The Chlorides of Carbon, Silicon, and Lead: Structure, Stability, and Reactivity

This section explores the properties of chlorides formed by carbon (C), silicon (Si), and lead (Pb), focusing on their structures, stabilities, and reactions with water (hydrolysis).

Structures and Stability

Carbon, Silicon, and Lead Tetrachlorides (CCl₄, SiCl₄, PbCl₄):

• These chlorides share the formula MCl₄ (where M represents the central element).
• They are all simple covalent molecules with a tetrahedral structure due to the sp³ hybridization of the central atom.

  

• All three are liquids at room temperature. However, PbCl₄ is unstable and decomposes to PbCl₂ (lead(II) chloride) and Cl₂ (chlorine gas) under these conditions.

Lead(II) Chloride (PbCl₂):

• PbCl₂ is a white solid with a high melting point (501 °C).
• It exhibits low solubility in cold water but becomes more soluble with increasing temperature.
• PbCl₂ is considered primarily ionic, with Pb²⁺ cations and Cl⁻ anions.

Stability Trends:

• In Group 14 (the carbon family), elements tend to exhibit a +4 oxidation state. This is evident in the stable CCl₄ and SiCl₄.
• As you move down the group, the stability of the +4 oxidation state decreases, while the +2 oxidation state becomes more favorable. This is because removing all four valence electrons from heavier elements becomes progressively more difficult.
• Consequently, PbCl₄ is unstable and decomposes to the more stable PbCl₂.
  PbCl₄ → PbCl₂ + Cl₂

Reactions with Water (Hydrolysis)

Hydrolysis Mechanism:

The hydrolysis of tetrahalides (MX₄) by water (H₂O) occurs in two steps:

1. Formation of an Unstable Intermediate: A lone pair on an oxygen atom in H₂O acts as a Lewis base, donating electrons to the central atom (M) in MX₄ to form a coordinate covalent bond. This creates an unstable intermediate compound, MX₄⋅H₂O.
2. Elimination of HX and Formation of Hydroxide: The unstable intermediate loses four HX molecules (where X is the halogen) and forms the hydroxide (MOH) of the central element. Essentially, the Cl⁻ ions in MX₄ are replaced by OH⁻ ions.

Factors Affecting Hydrolysis:

• d-Orbitals and Hydrolysis: Carbon (C) belongs to the second period of the periodic table and lacks d-orbitals in its valence shell. These d-orbitals can sometimes accommodate lone pairs from donor molecules like H₂O. Since C lacks these orbitals, it cannot form the unstable intermediate required for hydrolysis. Therefore, CCl₄ is resistant to hydrolysis under normal conditions. However CCl₄ undergoes hydrolysis when treated with superheated steam.

○ ○ ○ ○

__Exercise goal__: Please state the melting point of lead(II) chloride given in the section on Group 14 chlorides. The records after this section on Group 14 chlorides are separate material.

○ ○ ○ ○

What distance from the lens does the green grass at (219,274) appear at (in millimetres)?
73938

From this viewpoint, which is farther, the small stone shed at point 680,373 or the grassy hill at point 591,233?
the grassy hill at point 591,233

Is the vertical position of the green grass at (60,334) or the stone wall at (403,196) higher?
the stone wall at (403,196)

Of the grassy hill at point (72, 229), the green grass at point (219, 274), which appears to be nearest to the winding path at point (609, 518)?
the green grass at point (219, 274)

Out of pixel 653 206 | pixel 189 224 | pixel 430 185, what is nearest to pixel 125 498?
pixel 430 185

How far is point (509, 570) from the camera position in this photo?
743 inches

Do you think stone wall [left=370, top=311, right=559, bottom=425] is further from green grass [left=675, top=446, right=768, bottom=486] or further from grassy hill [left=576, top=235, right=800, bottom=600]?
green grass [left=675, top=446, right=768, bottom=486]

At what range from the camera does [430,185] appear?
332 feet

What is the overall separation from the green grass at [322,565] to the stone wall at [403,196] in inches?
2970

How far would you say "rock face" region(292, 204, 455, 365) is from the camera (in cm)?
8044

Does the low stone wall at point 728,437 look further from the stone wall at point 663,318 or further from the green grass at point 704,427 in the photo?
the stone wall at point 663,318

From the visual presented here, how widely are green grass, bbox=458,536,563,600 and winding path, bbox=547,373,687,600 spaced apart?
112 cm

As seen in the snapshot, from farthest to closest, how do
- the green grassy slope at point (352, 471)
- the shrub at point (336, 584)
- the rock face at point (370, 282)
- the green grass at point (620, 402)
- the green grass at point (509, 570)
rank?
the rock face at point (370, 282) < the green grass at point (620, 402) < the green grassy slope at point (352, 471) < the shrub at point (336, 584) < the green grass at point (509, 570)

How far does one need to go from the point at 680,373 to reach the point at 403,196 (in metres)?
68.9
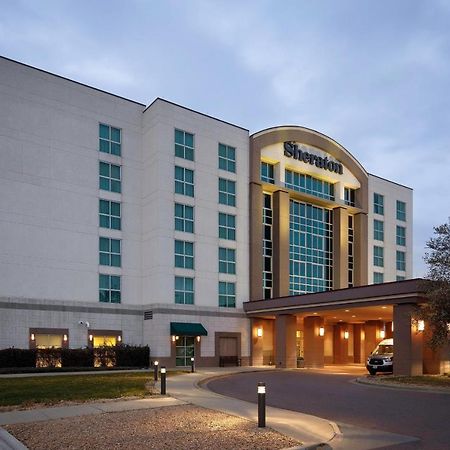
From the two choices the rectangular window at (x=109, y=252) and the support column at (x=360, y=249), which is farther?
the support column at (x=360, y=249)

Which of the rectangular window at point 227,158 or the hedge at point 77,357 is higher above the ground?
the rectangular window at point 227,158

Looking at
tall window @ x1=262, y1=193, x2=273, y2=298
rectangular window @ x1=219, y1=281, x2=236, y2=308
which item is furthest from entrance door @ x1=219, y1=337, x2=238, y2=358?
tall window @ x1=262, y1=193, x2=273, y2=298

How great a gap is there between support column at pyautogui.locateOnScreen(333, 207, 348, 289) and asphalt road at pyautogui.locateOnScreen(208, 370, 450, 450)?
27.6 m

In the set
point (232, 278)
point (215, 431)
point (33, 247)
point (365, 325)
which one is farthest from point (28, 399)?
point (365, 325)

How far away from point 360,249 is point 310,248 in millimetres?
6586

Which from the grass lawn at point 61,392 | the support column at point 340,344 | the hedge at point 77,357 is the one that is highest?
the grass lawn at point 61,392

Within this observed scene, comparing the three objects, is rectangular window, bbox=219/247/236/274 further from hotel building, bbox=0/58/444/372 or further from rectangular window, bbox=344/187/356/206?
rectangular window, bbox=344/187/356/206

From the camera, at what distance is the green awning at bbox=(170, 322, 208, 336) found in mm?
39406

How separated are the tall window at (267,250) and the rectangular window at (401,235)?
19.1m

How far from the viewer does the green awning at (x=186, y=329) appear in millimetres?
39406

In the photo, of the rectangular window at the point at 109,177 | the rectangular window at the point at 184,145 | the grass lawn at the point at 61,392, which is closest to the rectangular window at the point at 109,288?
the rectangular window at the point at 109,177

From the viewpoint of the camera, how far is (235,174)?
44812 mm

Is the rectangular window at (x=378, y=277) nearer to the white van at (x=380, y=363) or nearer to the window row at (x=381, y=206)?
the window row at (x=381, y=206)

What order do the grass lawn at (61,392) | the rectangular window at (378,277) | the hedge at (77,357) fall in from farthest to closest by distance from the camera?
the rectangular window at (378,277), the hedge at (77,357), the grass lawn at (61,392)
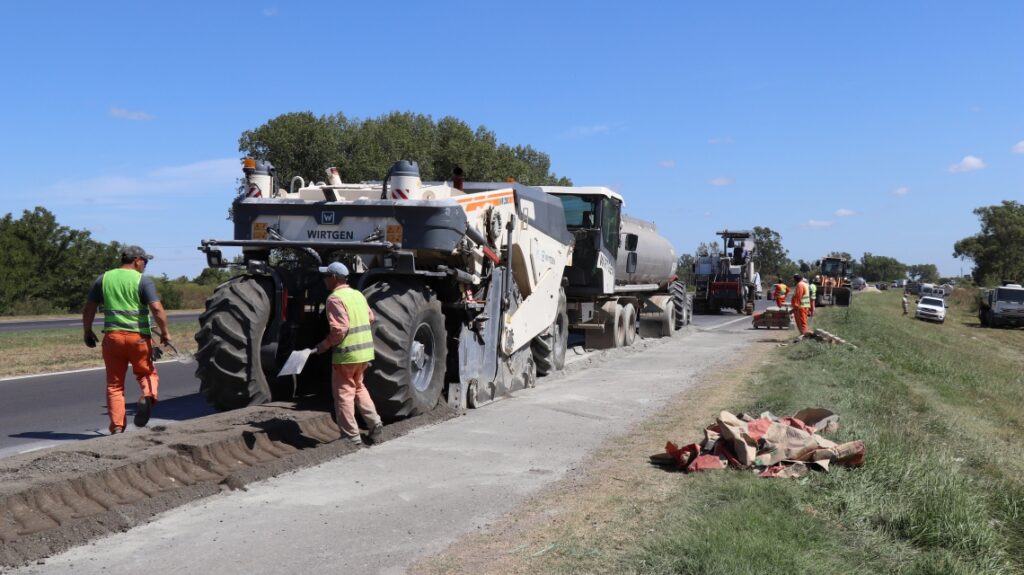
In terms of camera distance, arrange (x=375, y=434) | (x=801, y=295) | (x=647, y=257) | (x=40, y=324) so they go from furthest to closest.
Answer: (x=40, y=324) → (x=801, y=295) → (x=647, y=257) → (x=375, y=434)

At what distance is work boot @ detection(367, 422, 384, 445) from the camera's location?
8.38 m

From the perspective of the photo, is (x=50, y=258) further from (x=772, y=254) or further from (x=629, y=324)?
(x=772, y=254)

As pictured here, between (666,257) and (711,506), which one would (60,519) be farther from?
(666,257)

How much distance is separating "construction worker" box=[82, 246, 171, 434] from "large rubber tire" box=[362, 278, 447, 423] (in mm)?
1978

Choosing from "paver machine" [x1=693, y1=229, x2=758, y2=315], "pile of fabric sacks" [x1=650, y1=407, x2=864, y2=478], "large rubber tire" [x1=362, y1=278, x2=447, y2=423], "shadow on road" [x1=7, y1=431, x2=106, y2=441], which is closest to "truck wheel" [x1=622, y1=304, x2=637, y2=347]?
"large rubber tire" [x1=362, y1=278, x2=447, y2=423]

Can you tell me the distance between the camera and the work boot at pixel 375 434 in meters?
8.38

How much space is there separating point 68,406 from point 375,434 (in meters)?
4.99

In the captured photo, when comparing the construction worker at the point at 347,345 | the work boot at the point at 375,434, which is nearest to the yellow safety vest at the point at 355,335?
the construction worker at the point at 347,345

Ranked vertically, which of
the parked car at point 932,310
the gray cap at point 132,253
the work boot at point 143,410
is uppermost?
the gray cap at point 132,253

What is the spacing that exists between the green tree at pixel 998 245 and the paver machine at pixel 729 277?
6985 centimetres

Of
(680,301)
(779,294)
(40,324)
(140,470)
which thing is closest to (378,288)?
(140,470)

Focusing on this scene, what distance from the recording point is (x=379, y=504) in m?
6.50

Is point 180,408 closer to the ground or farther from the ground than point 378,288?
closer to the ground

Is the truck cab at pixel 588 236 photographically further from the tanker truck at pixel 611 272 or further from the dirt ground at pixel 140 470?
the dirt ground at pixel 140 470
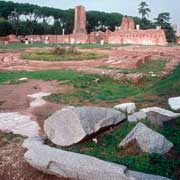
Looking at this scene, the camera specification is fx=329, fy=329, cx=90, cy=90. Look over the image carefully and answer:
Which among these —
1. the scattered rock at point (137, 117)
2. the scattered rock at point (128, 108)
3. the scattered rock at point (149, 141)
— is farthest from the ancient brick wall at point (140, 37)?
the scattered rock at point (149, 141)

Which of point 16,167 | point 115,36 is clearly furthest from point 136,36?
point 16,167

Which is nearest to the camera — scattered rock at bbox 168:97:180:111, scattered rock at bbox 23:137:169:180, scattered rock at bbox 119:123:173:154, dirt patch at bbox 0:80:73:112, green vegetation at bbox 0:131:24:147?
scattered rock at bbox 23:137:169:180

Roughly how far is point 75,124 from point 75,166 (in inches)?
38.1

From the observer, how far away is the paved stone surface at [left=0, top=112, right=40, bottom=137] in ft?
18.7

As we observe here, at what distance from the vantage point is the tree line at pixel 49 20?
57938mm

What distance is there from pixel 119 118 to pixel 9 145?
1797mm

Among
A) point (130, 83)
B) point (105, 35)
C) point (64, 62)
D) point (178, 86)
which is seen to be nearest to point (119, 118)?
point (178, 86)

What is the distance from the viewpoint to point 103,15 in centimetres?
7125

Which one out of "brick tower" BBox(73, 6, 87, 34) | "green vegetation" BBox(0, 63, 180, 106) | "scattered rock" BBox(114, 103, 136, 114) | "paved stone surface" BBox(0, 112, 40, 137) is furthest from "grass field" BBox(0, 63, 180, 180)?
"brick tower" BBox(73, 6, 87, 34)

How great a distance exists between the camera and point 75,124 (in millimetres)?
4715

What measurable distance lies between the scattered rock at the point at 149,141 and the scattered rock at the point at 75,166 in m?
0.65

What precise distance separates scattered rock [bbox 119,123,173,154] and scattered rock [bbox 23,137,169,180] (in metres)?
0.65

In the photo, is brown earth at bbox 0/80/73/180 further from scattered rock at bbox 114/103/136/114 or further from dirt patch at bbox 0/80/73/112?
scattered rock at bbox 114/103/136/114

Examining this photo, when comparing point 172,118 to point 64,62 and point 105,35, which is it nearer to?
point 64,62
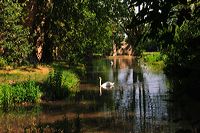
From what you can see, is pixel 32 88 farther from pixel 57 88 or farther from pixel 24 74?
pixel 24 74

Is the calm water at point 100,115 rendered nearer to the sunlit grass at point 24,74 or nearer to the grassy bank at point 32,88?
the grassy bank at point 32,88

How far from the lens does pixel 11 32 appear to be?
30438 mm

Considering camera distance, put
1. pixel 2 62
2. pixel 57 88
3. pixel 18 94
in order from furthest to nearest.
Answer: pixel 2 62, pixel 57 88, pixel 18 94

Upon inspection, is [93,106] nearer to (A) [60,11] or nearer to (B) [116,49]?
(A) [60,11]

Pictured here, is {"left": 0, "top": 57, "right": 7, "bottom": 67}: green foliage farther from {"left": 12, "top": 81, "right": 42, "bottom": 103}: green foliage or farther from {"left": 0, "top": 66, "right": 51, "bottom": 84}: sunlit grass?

○ ○ ○ ○

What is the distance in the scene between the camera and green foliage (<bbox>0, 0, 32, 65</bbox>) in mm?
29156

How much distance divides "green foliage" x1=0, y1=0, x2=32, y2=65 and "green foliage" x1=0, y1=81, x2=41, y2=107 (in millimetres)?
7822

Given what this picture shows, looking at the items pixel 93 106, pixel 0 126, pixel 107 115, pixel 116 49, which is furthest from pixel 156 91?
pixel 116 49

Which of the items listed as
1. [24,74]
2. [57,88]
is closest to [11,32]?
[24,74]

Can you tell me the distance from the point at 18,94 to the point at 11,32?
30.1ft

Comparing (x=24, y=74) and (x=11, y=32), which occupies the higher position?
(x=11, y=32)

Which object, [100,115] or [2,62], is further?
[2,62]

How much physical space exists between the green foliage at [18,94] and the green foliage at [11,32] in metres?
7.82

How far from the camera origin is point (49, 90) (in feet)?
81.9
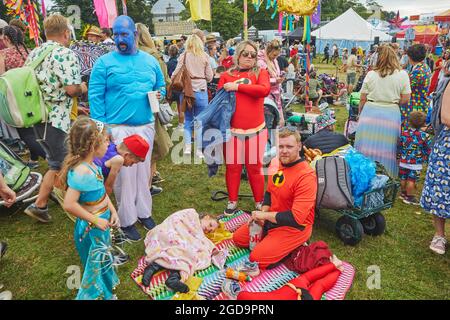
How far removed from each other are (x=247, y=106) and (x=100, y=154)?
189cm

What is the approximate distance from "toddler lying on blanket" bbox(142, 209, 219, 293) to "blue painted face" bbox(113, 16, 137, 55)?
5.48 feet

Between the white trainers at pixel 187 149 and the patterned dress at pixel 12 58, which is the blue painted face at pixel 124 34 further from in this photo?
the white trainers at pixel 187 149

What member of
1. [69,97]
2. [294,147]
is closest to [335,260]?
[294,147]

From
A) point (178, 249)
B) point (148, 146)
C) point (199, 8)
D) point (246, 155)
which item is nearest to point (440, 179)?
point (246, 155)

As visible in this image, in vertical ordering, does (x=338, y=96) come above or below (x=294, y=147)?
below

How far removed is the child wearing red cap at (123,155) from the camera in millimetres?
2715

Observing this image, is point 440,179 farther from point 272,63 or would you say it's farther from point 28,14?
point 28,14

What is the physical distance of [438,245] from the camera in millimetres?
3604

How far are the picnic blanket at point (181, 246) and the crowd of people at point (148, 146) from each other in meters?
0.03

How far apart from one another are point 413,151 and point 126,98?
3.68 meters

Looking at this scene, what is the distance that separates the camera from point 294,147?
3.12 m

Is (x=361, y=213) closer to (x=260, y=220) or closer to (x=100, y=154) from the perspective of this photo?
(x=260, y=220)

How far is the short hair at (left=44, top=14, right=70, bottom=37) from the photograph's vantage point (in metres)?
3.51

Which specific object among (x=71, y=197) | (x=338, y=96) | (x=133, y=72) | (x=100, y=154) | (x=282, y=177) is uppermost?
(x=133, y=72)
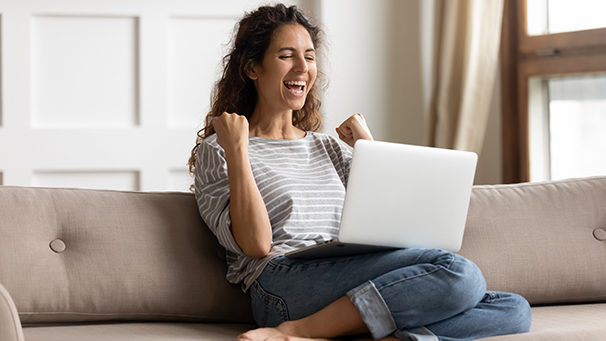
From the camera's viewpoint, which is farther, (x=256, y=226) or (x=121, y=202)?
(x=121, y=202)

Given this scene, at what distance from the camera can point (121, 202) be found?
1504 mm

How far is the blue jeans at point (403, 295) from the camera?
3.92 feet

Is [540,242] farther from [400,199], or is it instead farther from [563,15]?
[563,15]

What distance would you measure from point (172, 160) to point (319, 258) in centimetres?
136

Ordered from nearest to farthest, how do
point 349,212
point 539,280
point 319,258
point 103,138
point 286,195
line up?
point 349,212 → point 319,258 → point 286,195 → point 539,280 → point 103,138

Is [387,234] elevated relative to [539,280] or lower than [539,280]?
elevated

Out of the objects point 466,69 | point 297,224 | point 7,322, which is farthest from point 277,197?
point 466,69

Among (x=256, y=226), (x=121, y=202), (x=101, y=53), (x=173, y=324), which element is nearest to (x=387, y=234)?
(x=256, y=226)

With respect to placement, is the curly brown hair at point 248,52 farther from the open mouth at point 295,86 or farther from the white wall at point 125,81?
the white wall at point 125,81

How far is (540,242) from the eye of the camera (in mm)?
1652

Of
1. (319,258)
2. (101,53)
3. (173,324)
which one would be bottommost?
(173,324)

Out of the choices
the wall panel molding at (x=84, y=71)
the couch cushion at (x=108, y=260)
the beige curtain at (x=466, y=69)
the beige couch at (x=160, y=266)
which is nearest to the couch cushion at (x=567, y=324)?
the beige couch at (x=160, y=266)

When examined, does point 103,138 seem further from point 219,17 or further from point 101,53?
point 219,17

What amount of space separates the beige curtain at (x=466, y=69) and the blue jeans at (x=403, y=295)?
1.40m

○ ○ ○ ○

__Worked solution__: 501 °C